姚蓁在慌亂的眨動眼眸,臉色微白,又重複一遍:「……不行。」
這幾日,他雖纏她纏的緊,但總歸僅限於白日,他亦只是隨時將她納入視線範圍內,除卻偶爾的索吻外,並未做過什麼出格之事。

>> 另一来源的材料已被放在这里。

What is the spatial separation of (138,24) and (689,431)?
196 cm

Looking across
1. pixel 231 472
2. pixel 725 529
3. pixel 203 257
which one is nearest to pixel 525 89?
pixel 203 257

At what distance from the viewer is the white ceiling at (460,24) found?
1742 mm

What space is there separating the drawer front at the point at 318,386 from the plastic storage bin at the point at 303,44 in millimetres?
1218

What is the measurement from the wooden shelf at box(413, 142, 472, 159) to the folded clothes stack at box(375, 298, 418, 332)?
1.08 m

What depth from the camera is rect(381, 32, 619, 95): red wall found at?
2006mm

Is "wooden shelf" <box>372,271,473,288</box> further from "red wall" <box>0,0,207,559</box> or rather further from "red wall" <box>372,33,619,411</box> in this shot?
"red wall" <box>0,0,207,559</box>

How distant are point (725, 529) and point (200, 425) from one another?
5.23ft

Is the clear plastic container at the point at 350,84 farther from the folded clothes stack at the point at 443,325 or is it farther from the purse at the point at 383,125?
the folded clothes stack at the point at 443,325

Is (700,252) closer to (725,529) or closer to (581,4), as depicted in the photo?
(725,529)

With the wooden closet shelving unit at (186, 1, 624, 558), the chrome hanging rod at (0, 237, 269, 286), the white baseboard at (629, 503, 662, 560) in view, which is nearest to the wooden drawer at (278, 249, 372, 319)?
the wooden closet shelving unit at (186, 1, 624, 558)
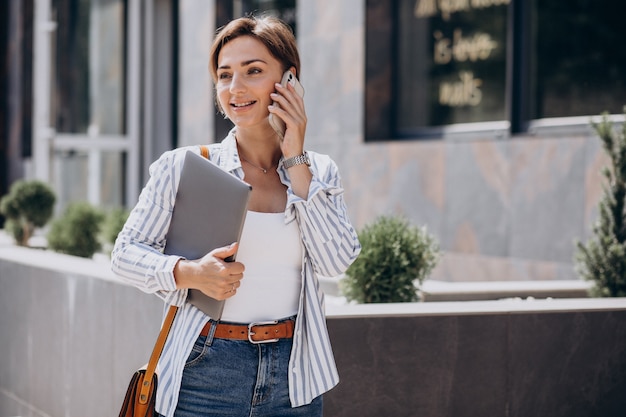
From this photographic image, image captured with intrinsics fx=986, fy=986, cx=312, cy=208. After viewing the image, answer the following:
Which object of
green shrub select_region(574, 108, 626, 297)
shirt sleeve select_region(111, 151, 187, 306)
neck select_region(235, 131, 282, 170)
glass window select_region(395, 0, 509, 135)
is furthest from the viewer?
glass window select_region(395, 0, 509, 135)

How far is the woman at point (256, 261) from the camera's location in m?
2.61

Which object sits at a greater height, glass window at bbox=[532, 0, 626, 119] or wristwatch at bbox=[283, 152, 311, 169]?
glass window at bbox=[532, 0, 626, 119]

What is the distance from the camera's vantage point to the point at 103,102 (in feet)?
50.9

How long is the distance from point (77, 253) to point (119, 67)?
697cm

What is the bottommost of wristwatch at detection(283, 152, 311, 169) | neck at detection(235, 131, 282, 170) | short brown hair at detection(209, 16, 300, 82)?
wristwatch at detection(283, 152, 311, 169)

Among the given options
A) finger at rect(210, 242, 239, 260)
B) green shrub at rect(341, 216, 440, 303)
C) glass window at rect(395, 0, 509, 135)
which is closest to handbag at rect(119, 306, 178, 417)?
finger at rect(210, 242, 239, 260)

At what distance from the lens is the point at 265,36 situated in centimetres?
276

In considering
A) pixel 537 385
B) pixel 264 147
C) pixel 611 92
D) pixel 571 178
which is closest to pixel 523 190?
pixel 571 178

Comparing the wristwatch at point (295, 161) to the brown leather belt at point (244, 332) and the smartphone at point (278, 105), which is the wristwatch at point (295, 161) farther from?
the brown leather belt at point (244, 332)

他白日幾乎時刻同她在一處,夜間宿於她屋舍的外間,再處理白日堆積的政務。
想到這兒,她抿抿唇,開口問:「政務,都處理完了?」
宋濯撫平衣襟上被她揉出的紋路,淡然道:「嗯。」
姚蓁一時啞然,不知說什麼好。
宋濯抬起一隻手,手肘撐在床架上,五指托著臉側,眼帘垂下。
他似乎是在等她入寢,等了一陣,見她沒有動作,他掀起眼帘,斜眸睨向她:「不是說困了?」
姚蓁的確困了。
她躑躅一陣,小步挪向前,褪去繡鞋,跪坐著躺入床榻里側,眼眸中水波瀲灩一陣,警惕地望他一眼又一眼,扯過被褥,背對著他,和衣而眠。
頭顱沾上枕頭,困意更甚。
可身後有一尊玉雕似的宋濯,長身落下的陰影幾乎將她整個兒覆蓋住,她怎樣也睡不著。
姚蓁側臥著,雙手緊緊揪著被褥邊沿,眼眸看向牆面上他頎長的影子,留意著他的一舉一動。
漸漸的,她眼皮沉的幾乎睜不開。
驀地,宋濯忽然出聲:「怎麼還不睡?」
姚蓁連忙闔緊眼眸,心跳如擂鼓。
心跳聲太大,姚蓁疑心他會聽見,連忙伸手按住胸口。
屋舍中一片寂靜,沒有再聽見宋濯發出的動靜。
姚蓁思量一陣,悄悄將眼眸睜開一道縫。
朦朧的燭火下,她餘光瞧見宋濯緩緩站起身來,旋即退下身上外袍。
她心一驚,雙肘用力,撐起身子,回過頭來,眼眸中驚疑不定,看著他的動作。
宋濯將外袍平整疊好,放在一旁。
床榻微微塌陷一些,是他側身躺進來了。
這床榻有些窄小,他一躺上去,兩人立刻緊密相挨著。
姚蓁有些慌亂地望裡間撤,手指摸到他冰冷的髮絲。
宋濯側身躺到榻上——或者說,躺在被褥之上,便沒了接下來的動作。
他與她之間,隔著一層單薄的被,姚蓁稍微定了定心。
「睡吧,蓁蓁。」他單手支著額角,墨發沒有了玉簪的束縛,流淌著蔓延,有幾縷飄拂在姚蓁的被褥之上。他喚她的小名,嗓音低醇,隱約帶著一點疲憊,尾音卻無端有些勾人,「這幾日,我幾乎未曾合過眼。讓我躺一會兒。」